A block of data
* BEGIN *

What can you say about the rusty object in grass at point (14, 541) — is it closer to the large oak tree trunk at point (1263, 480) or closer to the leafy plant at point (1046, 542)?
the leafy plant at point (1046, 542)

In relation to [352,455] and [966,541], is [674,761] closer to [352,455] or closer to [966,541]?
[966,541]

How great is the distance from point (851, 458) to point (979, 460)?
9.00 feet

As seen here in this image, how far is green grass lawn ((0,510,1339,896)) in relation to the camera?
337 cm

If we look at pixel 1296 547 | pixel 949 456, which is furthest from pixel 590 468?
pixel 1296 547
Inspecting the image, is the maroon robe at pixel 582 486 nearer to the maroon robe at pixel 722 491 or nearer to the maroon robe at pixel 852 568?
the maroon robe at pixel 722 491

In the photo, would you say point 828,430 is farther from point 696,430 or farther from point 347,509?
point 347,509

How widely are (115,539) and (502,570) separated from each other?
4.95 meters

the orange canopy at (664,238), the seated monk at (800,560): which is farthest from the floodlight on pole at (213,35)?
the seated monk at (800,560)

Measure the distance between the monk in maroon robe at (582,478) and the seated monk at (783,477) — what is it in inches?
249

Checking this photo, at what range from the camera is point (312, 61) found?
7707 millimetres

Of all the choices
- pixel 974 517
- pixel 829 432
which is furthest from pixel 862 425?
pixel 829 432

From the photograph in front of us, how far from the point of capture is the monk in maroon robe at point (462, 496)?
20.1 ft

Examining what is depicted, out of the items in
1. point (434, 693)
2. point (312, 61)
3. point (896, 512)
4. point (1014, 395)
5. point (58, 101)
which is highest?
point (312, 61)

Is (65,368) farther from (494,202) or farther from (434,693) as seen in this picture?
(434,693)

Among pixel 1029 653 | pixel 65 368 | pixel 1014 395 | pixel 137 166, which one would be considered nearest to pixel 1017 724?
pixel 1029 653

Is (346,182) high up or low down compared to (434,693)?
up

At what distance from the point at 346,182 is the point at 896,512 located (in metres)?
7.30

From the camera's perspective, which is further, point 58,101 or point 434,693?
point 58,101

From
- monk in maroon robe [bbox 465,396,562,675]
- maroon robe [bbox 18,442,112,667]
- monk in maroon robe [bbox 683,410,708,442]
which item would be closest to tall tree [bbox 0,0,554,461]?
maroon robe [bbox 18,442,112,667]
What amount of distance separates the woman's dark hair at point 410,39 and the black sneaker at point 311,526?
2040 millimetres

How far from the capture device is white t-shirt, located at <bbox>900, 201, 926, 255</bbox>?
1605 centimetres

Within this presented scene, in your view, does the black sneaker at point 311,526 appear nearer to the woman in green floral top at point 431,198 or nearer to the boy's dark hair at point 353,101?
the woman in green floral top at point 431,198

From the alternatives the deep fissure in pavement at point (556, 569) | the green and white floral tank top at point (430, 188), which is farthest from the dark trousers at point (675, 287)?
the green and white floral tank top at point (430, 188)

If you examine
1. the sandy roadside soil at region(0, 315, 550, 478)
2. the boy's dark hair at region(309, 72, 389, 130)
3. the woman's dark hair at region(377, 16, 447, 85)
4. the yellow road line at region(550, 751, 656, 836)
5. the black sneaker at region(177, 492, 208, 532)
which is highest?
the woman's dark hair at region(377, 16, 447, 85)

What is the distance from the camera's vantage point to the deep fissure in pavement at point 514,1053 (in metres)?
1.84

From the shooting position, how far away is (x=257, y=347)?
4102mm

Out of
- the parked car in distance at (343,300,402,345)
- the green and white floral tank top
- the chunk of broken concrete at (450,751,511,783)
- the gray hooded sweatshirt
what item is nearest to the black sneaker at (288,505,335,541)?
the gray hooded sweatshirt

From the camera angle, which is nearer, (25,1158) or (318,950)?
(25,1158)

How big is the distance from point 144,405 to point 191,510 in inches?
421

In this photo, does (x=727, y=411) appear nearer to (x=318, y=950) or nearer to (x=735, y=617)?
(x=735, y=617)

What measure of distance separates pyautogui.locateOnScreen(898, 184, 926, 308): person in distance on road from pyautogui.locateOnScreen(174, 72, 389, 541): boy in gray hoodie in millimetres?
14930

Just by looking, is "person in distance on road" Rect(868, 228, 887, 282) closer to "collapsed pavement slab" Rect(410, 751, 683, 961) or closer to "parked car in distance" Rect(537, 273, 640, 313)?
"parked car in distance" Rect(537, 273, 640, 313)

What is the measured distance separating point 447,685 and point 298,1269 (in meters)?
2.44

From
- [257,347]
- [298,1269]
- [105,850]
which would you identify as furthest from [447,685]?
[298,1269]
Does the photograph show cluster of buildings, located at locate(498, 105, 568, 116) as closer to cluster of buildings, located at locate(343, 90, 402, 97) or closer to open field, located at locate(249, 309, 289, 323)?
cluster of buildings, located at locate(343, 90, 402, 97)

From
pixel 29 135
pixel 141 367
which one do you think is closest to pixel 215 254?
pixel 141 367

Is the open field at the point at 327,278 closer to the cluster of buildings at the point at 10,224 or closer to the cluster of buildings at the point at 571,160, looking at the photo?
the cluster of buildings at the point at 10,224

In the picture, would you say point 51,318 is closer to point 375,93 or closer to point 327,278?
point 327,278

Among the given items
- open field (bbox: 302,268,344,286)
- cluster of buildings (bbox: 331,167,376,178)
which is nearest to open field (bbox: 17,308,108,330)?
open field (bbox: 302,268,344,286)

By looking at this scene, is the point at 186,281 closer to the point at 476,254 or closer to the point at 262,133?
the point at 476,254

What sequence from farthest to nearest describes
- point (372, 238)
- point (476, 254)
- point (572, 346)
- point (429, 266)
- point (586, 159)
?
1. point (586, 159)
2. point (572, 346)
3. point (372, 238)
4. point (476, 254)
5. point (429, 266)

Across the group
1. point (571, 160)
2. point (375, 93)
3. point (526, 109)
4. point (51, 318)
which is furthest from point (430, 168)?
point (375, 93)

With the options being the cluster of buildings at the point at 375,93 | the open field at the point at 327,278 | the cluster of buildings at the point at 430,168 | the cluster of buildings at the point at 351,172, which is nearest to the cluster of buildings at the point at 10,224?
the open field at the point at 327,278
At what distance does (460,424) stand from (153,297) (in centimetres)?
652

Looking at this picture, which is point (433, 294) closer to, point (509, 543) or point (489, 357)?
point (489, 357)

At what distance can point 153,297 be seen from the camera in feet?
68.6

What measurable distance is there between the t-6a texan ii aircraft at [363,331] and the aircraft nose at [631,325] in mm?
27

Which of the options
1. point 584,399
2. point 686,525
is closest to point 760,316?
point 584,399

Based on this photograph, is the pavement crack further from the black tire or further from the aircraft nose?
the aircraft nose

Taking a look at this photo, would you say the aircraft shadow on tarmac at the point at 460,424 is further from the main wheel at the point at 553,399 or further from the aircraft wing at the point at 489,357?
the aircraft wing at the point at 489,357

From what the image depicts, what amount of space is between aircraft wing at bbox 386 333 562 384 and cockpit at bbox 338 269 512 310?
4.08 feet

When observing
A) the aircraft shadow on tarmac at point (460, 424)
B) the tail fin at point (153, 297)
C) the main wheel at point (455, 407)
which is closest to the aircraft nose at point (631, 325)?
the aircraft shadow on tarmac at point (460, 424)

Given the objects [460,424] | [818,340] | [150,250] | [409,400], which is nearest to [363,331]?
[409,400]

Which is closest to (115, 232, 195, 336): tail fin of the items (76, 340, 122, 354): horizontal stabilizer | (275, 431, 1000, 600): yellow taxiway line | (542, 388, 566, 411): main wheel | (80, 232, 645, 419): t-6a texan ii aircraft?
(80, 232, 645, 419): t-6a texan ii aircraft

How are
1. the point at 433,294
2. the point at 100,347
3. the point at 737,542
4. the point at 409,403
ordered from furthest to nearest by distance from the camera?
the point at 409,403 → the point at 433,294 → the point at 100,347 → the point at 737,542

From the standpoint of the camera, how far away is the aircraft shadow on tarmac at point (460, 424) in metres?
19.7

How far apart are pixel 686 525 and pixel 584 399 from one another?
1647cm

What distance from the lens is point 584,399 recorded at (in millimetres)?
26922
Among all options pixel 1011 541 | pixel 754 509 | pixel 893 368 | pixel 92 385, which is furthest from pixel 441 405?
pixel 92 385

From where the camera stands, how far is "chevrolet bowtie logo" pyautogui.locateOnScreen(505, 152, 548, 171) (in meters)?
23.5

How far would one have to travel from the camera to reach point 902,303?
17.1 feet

* END *

For this exercise, please retype exactly the lines in the listing from the line with "Which is closest to (115, 232, 195, 336): tail" through its last line, both ends included.

**Solved problem**
Which is closest to (115, 232, 195, 336): tail fin of the items (76, 340, 122, 354): horizontal stabilizer | (275, 431, 1000, 600): yellow taxiway line | (542, 388, 566, 411): main wheel | (80, 232, 645, 419): t-6a texan ii aircraft?
(80, 232, 645, 419): t-6a texan ii aircraft

How are
1. the point at 433,294
2. the point at 100,347
3. the point at 737,542
4. the point at 409,403
ordered from furthest to nearest by distance from the camera?
the point at 409,403 → the point at 433,294 → the point at 100,347 → the point at 737,542

From the standpoint of the camera, how far away is the aircraft shadow on tarmac at point (460, 424) in metres?
19.7

How far apart are pixel 686 525 and pixel 584 399 from one another?
1647cm

What distance from the lens is point 584,399 recorded at (in millimetres)?
26922
Among all options pixel 1011 541 | pixel 754 509 | pixel 893 368 | pixel 92 385, which is furthest from pixel 441 405?
pixel 92 385

From where the camera stands, how far is "chevrolet bowtie logo" pyautogui.locateOnScreen(505, 152, 548, 171) (in meters)?
23.5

How far would one have to travel from the camera to reach point 902,303?
17.1 feet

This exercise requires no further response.